(Set task):
Take the material below and write it all out again exactly.

Items from a data source
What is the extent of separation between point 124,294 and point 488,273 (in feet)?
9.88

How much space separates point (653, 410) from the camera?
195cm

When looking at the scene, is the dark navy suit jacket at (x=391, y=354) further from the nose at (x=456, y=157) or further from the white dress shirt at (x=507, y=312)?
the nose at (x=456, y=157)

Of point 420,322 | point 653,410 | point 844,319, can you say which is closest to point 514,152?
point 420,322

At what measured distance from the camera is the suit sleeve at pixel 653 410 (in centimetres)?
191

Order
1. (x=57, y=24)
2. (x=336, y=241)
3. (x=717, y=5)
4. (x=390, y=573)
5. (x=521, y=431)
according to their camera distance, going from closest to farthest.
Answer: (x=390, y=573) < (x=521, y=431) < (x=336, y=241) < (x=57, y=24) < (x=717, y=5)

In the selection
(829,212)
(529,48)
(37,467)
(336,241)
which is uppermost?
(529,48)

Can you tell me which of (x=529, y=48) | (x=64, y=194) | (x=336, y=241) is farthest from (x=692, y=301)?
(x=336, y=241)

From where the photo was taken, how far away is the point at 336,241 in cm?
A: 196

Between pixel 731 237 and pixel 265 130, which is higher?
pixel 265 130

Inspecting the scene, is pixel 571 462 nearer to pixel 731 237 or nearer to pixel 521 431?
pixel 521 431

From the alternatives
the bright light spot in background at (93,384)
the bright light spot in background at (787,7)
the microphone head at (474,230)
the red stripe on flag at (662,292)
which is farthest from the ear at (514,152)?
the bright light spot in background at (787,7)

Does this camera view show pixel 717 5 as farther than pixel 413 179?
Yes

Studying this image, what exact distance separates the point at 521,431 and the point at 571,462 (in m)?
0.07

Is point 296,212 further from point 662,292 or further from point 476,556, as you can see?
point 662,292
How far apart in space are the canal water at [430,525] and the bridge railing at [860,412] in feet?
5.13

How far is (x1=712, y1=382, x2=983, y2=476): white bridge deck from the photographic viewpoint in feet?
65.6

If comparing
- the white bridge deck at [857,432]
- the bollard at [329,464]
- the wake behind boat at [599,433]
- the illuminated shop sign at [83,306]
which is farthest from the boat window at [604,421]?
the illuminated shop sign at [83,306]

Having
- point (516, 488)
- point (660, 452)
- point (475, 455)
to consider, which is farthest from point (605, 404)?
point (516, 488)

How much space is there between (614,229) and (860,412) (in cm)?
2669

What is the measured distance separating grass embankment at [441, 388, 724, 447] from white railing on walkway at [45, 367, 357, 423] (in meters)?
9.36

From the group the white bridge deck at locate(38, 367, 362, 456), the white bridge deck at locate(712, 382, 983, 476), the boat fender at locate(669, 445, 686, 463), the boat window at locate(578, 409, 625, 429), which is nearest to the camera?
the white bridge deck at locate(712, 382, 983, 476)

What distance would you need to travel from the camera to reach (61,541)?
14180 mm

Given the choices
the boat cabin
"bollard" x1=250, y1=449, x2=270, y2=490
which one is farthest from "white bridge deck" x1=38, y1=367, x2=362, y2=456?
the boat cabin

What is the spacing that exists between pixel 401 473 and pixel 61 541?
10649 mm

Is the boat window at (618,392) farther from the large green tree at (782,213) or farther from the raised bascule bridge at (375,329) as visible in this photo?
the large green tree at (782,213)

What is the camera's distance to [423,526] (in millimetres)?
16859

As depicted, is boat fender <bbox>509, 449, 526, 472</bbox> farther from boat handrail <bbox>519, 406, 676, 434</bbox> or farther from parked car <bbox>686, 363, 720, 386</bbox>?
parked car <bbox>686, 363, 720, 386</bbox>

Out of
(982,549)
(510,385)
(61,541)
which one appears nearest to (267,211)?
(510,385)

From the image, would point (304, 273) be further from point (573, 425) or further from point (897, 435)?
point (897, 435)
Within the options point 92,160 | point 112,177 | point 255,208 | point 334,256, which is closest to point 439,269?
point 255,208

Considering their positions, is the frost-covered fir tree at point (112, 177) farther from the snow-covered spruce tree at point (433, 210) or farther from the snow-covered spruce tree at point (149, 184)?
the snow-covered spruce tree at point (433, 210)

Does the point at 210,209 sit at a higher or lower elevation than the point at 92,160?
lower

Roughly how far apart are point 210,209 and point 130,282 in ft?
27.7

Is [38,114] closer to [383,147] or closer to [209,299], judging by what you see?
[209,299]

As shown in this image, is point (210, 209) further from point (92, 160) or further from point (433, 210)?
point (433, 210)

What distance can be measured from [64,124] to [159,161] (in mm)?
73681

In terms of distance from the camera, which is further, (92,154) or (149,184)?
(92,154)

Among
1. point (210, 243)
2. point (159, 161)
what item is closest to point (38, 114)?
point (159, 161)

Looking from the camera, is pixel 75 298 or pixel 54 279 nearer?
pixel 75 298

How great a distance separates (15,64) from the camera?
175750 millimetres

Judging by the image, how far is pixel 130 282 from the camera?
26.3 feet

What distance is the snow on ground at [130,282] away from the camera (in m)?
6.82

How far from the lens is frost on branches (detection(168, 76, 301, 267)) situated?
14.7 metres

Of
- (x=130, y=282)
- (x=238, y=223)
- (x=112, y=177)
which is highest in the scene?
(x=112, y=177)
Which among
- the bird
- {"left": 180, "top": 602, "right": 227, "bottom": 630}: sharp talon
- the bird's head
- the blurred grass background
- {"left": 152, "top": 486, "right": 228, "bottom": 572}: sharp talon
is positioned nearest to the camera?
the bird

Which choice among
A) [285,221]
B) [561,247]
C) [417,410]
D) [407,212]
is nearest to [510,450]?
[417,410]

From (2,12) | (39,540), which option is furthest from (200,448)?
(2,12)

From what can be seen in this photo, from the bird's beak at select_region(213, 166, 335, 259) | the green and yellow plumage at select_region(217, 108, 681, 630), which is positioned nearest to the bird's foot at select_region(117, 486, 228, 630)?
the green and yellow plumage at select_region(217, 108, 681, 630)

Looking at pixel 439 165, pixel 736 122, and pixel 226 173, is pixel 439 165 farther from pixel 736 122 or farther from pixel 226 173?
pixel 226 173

(Correct response):
What is the extent of separation between point 124,294 and point 488,273 (in feet)?
9.88

How much space separates point (653, 410) from the camera?
195cm

When looking at the scene, is the dark navy suit jacket at (x=391, y=354) further from the nose at (x=456, y=157) or further from the white dress shirt at (x=507, y=312)?
the nose at (x=456, y=157)

Of point 420,322 | point 653,410 | point 844,319, can you say which is closest to point 514,152?
point 420,322

At what measured distance from the camera is the suit sleeve at pixel 653 410 (in centimetres)?
191

Order
1. (x=57, y=24)
2. (x=336, y=241)
3. (x=717, y=5)
4. (x=390, y=573)
5. (x=521, y=431)
according to their camera distance, going from closest to farthest.
Answer: (x=390, y=573) < (x=521, y=431) < (x=336, y=241) < (x=57, y=24) < (x=717, y=5)

In the selection
(829,212)
(529,48)
(37,467)
(336,241)
which is uppermost?
(529,48)

Can you tell me which of (x=529, y=48) | (x=64, y=194) | (x=336, y=241) is farthest from (x=692, y=301)?
(x=336, y=241)

From where the photo was taken, how far away is the point at 336,241 in cm?
A: 196

Between pixel 731 237 and pixel 265 130, which is higher?
pixel 265 130

Inspecting the scene, is pixel 571 462 nearer to pixel 731 237 or nearer to pixel 521 431?
pixel 521 431

From the alternatives
the bright light spot in background at (93,384)
the bright light spot in background at (787,7)
the microphone head at (474,230)
the red stripe on flag at (662,292)
which is farthest from the ear at (514,152)?
the bright light spot in background at (787,7)

Does this camera view show pixel 717 5 as farther than pixel 413 179?
Yes

Studying this image, what exact distance separates the point at 521,431 and the point at 571,462 (in m)?
0.07

Is point 296,212 further from point 662,292 or further from point 476,556, as you can see?
point 662,292
How far apart in space are the canal water at [430,525] and the bridge railing at [860,412] in feet?
5.13

How far is (x1=712, y1=382, x2=983, y2=476): white bridge deck from the photographic viewpoint in feet?
65.6

If comparing
- the white bridge deck at [857,432]
- the bollard at [329,464]
- the wake behind boat at [599,433]
- the illuminated shop sign at [83,306]
which is farthest from the boat window at [604,421]?
the illuminated shop sign at [83,306]

Having
- point (516, 488)
- point (660, 452)
- point (475, 455)
to consider, which is farthest from point (605, 404)?
point (516, 488)

How much space is there between (614,229) and (860,412) (in cm)?
2669

What is the measured distance separating grass embankment at [441, 388, 724, 447] from white railing on walkway at [45, 367, 357, 423] (in meters)?
9.36

From the group the white bridge deck at locate(38, 367, 362, 456), the white bridge deck at locate(712, 382, 983, 476), the boat fender at locate(669, 445, 686, 463), the boat window at locate(578, 409, 625, 429), which is nearest to the camera?
the white bridge deck at locate(712, 382, 983, 476)

What distance would you need to travel from the camera to reach (61,541)?
14180 mm

Given the choices
the boat cabin
"bollard" x1=250, y1=449, x2=270, y2=490
which one is farthest from "white bridge deck" x1=38, y1=367, x2=362, y2=456?
the boat cabin

What is the spacing that exists between pixel 401 473 and pixel 61 541?
10649 mm

Is the boat window at (618,392) farther from the large green tree at (782,213) or farther from the raised bascule bridge at (375,329) as visible in this photo?
the large green tree at (782,213)

What is the camera's distance to [423,526] (in millimetres)?
16859

As depicted, is boat fender <bbox>509, 449, 526, 472</bbox> farther from boat handrail <bbox>519, 406, 676, 434</bbox> or farther from parked car <bbox>686, 363, 720, 386</bbox>?
parked car <bbox>686, 363, 720, 386</bbox>

Out of
(982,549)
(510,385)
(61,541)
which one appears nearest to (267,211)?
(510,385)

From the image, would point (304, 273) be further from point (573, 425) or further from point (897, 435)?
point (897, 435)
Within the options point 92,160 | point 112,177 | point 255,208 | point 334,256, which is closest to point 439,269?
point 255,208

Considering their positions, is the frost-covered fir tree at point (112, 177) farther from the snow-covered spruce tree at point (433, 210) or farther from the snow-covered spruce tree at point (149, 184)?
the snow-covered spruce tree at point (433, 210)

Does the point at 210,209 sit at a higher or lower elevation than the point at 92,160?
lower

Roughly how far apart are point 210,209 and point 130,282 in ft?
27.7

Is [38,114] closer to [383,147] or closer to [209,299], judging by what you see?
[209,299]

As shown in this image, is point (210, 209) further from point (92, 160) or further from point (433, 210)?
point (433, 210)

What distance can be measured from [64,124] to [159,161] (in mm)?
73681

In terms of distance from the camera, which is further, (92,154) or (149,184)?
(92,154)

Among
1. point (210, 243)
2. point (159, 161)
what item is closest to point (38, 114)?
point (159, 161)

Looking from the camera, is pixel 75 298 or pixel 54 279 nearer?
pixel 75 298

How great a distance separates (15,64) from the camera?
175750 millimetres

Judging by the image, how far is pixel 130 282 from the camera?
26.3 feet

What distance is the snow on ground at [130,282] away from the camera (in m)?
6.82

How far from the lens is frost on branches (detection(168, 76, 301, 267)) situated?
14.7 metres

Of
- (x=130, y=282)
- (x=238, y=223)
- (x=112, y=177)
which is highest in the scene?
(x=112, y=177)
Which among
- the bird
- {"left": 180, "top": 602, "right": 227, "bottom": 630}: sharp talon
- the bird's head
- the blurred grass background
- {"left": 152, "top": 486, "right": 228, "bottom": 572}: sharp talon
is positioned nearest to the camera?
the bird

Which choice among
A) [285,221]
B) [561,247]
C) [417,410]
D) [407,212]
is nearest to [510,450]?
[417,410]

From (2,12) | (39,540), which option is furthest from (200,448)?
(2,12)

From what can be seen in this photo, from the bird's beak at select_region(213, 166, 335, 259) | the green and yellow plumage at select_region(217, 108, 681, 630), which is positioned nearest to the bird's foot at select_region(117, 486, 228, 630)?
the green and yellow plumage at select_region(217, 108, 681, 630)

Looking at pixel 439 165, pixel 736 122, and pixel 226 173, is pixel 439 165 farther from pixel 736 122 or farther from pixel 226 173?
pixel 226 173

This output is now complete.